Posted to users@kafka.apache.org by Dmitry Minkovsky <dm...@gmail.com> on 2017/08/07 15:42:33 UTC

Kafka Streams: retention and stream replay

One of the most appealing features of the streams-based architecture is the
ability to replay history. This concept was highlighted in a blog post
[0] just the other day.

Practically, though, I am stuck on the mechanics of replaying data when
that data is also periodically expiring. If your logs expire after some
time, how can you replay state? This may not be a problem for certain kinds
of analysis, especially windowed analysis.

However, lets say your retention topic consists of logical application
events like "user-create" and "user-update". If the "user-create" event is
deleted, subsequent "user-update" events for that user are no longer
replayable. The streams applications transforms "user-create" and
"user-update" events into a compacted entity topic "user". This topic can
be replayed, but that is different from replaying the actual events that
produced the compacted entity.

So how do I make sense of retention and replay?

Thank you,
Dmitry




[0] https://www.confluent.io/blog/messaging-single-source-truth/

Re: Kafka Streams: retention and stream replay

Posted by Guozhang Wang <wa...@gmail.com>.

Hello Dmitry,

The right way to think of reprocessing is that:

1) you can reprocess the source stream from a given Kafka topic only within
the source topic's retention period. For example, if an event happens and
produced to the source topic at time t0, and that topic retention period is
t1, then that event can be reprocessed until t0 + t1.

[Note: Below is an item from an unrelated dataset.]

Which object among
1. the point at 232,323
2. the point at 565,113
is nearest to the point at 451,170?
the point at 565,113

2) if your input topic's messages are not independent, i.e. it is not an
append-only record stream but messages are logically dependent to each
other (you can read about this in
https://kafka.apache.org/0110/documentation/streams/developer-guide#streams_kstream_ktable),
then you cannot logically reprocess it at ANY given point in history. For
example, if your input source stream is actually a changelog-like stream,
such that a "user-create" event happens at t0, and a "user-update" event
happens at t2, then if you reprocess at a time t1 where t0 < t1 < t2, you
are restarting in an "inconsistent" state of the source stream. So the
right way is to configure your input source topic to not use time-based
retention but use key-based compaction policy.

To prevent it from growing indefinitely, we are considering some point
configurable for retention (
https://cwiki.apache.org/confluence/display/KAFKA/KIP-47+-+Add+timestamp-based+log+deletion+policy)
that users can specify up to which point the processing have been done and
final, and it will never need to be re-processed again so that brokers can
now truncate up to that point.

Guozhang

On Mon, Aug 7, 2017 at 8:42 AM, Dmitry Minkovsky <dm...@gmail.com>
wrote:

> One of the most appealing features of the streams-based architecture is the
> ability to replay history. This concept was highlighted in a blog post
> [0] just the other day.
>
> Practically, though, I am stuck on the mechanics of replaying data when
> that data is also periodically expiring. If your logs expire after some
> time, how can you replay state? This may not be a problem for certain kinds
> of analysis, especially windowed analysis.
>
> However, lets say your retention topic consists of logical application
> events like "user-create" and "user-update". If the "user-create" event is
> deleted, subsequent "user-update" events for that user are no longer
> replayable. The streams applications transforms "user-create" and
> "user-update" events into a compacted entity topic "user". This topic can
> be replayed, but that is different from replaying the actual events that
> produced the compacted entity.
>
> So how do I make sense of retention and replay?
>
> Thank you,
> Dmitry
>
>
>
>
> [0] https://www.confluent.io/blog/messaging-single-source-truth/
>

-- 
-- Guozhang